[GIVEN TEXT]
%%

BTW from the wide range of period colors documented I do not see where a piece of orange the size required on most states really deters from the PC/HC thing much at all if any,that par would not bother me at all if it becomes law here for everyone, just the general concept of laws to protect folks from them selves so to speak rub me the wrong way at times they may be valid but not so at others,and to go as far as possible to eliminate accidental shootings it would be a simple matter of banning the ownereship and use of any firearms or bows, sounds foolish but it is one end of the line for the various options once the "problem" is addressed,which is true for many self protection laws, IMHO
 
If someone misses noticing this then orange probably wouldn't have helped much.

HPIM0386a.jpg


I have some degree of what the Dr's call "red/green color deficieny" (I see the wrong number in those stupid dot tests) and when folks shouldn't be shooting - 45 or 60 minutes before or after they do anyway - red is gray. Colors like yellow, chartreuse and blaze orange stay "loud" WAY longer, so I still feel it's a good idea for the other folks like me.

%%

[INSTRUCTION 1]
Decide whether each statement agrees with the post on blaze orange. Answer yes or no for each, and quote the words of the post that settle it. (a) The writer has some degree of red/green color deficiency. (b) The writer says red stays visible longer than yellow in low light. (c) The writer would be bothered if the orange requirement became law for everyone.
The post and the rows come from unrelated sources.

[Items from a dataset]
%%

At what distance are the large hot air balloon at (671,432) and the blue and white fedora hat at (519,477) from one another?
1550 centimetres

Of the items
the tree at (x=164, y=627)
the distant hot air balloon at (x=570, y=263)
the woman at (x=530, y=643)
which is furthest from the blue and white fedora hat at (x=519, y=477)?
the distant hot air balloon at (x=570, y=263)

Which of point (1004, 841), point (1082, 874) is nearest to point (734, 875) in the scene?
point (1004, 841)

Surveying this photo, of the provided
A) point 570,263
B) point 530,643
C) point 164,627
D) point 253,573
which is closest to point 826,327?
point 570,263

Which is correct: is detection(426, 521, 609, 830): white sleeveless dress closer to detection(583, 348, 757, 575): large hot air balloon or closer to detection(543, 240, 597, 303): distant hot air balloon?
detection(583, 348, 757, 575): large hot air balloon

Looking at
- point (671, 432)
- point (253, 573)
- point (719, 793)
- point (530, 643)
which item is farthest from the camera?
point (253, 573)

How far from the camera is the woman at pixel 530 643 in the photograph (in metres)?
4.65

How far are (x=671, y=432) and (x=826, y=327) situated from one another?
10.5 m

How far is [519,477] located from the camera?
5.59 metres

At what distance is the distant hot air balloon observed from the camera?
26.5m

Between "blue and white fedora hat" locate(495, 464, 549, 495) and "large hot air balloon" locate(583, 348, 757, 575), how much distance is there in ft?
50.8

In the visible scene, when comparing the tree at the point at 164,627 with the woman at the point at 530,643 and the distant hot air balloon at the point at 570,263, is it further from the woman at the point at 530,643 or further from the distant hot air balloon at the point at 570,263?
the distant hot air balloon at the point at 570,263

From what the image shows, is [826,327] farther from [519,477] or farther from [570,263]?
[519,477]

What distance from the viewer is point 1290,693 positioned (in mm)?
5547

%%
%%

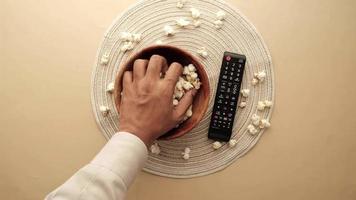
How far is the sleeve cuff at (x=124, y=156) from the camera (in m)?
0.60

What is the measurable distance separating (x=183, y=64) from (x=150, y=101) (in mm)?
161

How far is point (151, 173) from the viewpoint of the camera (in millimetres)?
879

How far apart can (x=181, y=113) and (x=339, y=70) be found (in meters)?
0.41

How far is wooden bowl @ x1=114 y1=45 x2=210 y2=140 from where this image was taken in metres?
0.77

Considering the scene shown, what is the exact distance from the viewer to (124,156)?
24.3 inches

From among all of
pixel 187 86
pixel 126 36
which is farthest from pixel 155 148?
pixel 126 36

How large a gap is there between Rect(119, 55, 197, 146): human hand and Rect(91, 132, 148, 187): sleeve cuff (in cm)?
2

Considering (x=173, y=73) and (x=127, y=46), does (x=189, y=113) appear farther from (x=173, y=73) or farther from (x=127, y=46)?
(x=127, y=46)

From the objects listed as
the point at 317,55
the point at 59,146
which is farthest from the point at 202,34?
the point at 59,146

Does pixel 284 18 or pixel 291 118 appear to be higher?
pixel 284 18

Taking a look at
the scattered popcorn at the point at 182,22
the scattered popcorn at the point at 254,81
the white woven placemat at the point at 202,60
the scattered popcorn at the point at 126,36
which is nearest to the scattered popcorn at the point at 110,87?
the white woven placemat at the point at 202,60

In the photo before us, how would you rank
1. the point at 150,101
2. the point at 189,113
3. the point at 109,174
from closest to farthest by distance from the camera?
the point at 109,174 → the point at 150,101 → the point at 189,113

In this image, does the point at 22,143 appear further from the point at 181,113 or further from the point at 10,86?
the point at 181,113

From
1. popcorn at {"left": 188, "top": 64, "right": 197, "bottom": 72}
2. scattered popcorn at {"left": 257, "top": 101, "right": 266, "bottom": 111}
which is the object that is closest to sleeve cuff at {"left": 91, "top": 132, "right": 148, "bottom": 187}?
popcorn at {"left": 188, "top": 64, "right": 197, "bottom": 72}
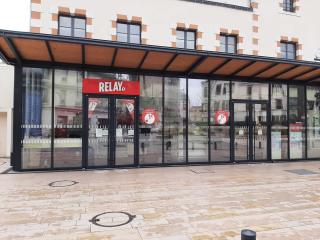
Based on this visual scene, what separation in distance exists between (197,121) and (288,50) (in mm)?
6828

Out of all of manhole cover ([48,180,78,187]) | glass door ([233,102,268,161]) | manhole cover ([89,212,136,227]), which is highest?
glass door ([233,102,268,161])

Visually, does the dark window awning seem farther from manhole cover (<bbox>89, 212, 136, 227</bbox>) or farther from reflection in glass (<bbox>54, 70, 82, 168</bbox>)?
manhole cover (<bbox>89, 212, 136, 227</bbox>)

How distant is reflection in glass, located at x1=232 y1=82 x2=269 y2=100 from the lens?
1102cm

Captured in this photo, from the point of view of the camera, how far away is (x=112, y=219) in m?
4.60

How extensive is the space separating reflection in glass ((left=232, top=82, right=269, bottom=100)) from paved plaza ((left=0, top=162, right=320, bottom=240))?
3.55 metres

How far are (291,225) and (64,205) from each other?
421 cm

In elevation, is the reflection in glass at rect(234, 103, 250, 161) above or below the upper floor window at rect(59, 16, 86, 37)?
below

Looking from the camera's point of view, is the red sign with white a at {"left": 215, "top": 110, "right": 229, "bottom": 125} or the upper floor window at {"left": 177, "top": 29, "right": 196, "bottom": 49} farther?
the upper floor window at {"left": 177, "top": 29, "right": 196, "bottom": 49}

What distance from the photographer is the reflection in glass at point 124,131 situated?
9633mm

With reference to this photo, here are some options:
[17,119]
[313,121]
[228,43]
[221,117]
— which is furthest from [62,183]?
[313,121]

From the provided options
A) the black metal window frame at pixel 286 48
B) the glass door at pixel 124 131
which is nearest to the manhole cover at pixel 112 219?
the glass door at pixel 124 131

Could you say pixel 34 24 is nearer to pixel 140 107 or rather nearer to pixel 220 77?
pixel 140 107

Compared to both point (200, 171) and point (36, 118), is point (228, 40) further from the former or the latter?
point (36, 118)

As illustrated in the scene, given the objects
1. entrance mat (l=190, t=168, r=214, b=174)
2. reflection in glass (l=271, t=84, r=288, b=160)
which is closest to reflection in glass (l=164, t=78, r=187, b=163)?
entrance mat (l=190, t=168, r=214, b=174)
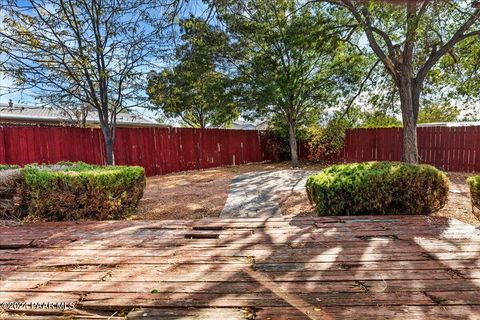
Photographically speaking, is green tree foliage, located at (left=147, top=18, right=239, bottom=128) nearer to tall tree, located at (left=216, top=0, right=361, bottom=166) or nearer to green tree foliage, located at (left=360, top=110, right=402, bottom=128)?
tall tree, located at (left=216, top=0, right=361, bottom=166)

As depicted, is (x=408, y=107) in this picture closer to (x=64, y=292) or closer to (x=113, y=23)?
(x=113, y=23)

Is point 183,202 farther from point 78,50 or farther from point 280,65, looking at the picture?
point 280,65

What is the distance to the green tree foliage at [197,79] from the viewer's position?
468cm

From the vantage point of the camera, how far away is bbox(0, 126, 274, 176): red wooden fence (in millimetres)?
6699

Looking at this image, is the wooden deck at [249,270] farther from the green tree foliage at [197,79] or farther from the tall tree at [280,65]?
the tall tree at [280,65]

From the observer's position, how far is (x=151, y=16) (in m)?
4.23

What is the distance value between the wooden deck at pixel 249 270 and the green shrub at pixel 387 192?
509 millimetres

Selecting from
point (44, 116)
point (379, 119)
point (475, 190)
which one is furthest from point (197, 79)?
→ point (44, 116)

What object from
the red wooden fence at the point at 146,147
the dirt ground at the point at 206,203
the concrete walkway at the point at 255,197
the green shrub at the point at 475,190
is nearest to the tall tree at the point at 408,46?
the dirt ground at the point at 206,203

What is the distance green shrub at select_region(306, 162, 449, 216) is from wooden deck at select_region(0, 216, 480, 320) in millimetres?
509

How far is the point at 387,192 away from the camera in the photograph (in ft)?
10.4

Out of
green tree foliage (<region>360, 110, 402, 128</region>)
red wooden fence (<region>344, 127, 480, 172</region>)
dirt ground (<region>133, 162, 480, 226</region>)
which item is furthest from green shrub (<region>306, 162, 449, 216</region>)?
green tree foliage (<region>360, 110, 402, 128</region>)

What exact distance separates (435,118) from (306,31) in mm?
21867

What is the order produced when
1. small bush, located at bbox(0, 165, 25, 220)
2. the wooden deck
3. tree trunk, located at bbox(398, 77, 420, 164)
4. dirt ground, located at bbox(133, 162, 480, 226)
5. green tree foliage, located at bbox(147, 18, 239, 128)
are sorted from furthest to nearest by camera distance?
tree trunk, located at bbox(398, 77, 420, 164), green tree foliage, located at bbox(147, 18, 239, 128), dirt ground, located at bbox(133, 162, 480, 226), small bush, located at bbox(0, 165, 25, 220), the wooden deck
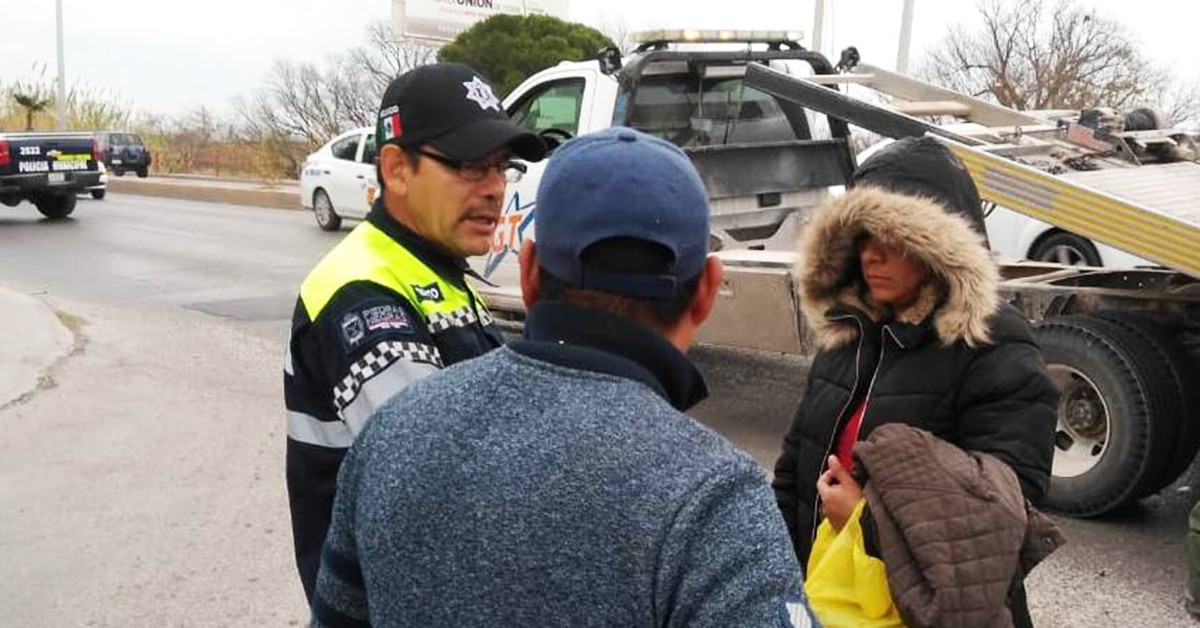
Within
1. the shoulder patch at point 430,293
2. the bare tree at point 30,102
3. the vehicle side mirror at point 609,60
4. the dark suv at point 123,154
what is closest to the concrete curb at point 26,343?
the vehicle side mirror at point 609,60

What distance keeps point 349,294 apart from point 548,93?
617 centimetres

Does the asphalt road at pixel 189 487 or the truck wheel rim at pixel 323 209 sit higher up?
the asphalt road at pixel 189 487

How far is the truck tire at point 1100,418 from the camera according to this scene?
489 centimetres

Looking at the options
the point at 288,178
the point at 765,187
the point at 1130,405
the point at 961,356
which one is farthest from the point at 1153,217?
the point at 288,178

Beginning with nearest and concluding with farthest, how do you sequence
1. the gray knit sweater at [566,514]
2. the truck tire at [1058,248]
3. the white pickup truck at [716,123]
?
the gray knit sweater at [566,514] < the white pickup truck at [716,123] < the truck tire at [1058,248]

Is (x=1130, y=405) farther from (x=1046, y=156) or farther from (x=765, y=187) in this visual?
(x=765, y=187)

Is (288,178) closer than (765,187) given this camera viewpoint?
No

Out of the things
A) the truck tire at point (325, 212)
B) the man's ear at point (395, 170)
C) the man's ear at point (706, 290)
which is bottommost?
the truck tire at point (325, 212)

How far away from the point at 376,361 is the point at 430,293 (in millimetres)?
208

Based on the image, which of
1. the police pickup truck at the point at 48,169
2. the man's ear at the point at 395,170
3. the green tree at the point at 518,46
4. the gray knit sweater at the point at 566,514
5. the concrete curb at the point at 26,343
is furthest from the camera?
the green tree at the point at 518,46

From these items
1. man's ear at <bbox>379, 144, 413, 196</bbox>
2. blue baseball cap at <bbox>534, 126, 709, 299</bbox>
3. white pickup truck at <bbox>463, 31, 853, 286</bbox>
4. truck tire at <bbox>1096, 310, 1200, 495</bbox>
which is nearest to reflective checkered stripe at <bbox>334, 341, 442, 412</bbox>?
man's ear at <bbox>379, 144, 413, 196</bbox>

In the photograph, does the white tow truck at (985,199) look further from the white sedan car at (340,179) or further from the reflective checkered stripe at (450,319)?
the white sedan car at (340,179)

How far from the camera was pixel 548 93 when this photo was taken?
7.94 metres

%%

[INSTRUCTION 2]
Swap "camera" for "viewer" in the rows, covering everything from the line containing "What is the order produced when" down to the line containing "the gray knit sweater at [566,514] <". Return only those lines with everything else unchanged, and leave out the pictures.

[REPLY 1]
(a) Yes: "I have some degree of what the Dr's call "red/green color deficieny""
(b) No: "red is gray. Colors like yellow, chartreuse and blaze orange stay "loud" WAY longer"
(c) No: "that par would not bother me at all if it becomes law here for everyone"

[REPLY 2]
What is the order produced when
1. small bush, located at bbox(0, 165, 25, 220)
2. the wooden deck
3. tree trunk, located at bbox(398, 77, 420, 164)
4. dirt ground, located at bbox(133, 162, 480, 226)
5. green tree foliage, located at bbox(147, 18, 239, 128)
are sorted from furthest to nearest by viewer distance?
tree trunk, located at bbox(398, 77, 420, 164), green tree foliage, located at bbox(147, 18, 239, 128), dirt ground, located at bbox(133, 162, 480, 226), small bush, located at bbox(0, 165, 25, 220), the wooden deck
Within
1. the shoulder patch at point 430,293
2. the bare tree at point 30,102
3. the vehicle side mirror at point 609,60
4. the dark suv at point 123,154
what is closest to the concrete curb at point 26,343?
the vehicle side mirror at point 609,60

What distance keeps point 349,294 apart from point 548,93?
617 centimetres

Does the asphalt road at pixel 189 487 or the truck wheel rim at pixel 323 209 sit higher up?
the asphalt road at pixel 189 487

How far is the truck tire at point 1100,418 from the viewer according to this scene?
489 centimetres

Looking at the options
the point at 288,178
the point at 765,187
the point at 1130,405
the point at 961,356
which one is farthest from the point at 1153,217?
the point at 288,178

Beginning with nearest and concluding with farthest, how do you sequence
1. the gray knit sweater at [566,514]
2. the truck tire at [1058,248]
3. the white pickup truck at [716,123]
?
the gray knit sweater at [566,514] < the white pickup truck at [716,123] < the truck tire at [1058,248]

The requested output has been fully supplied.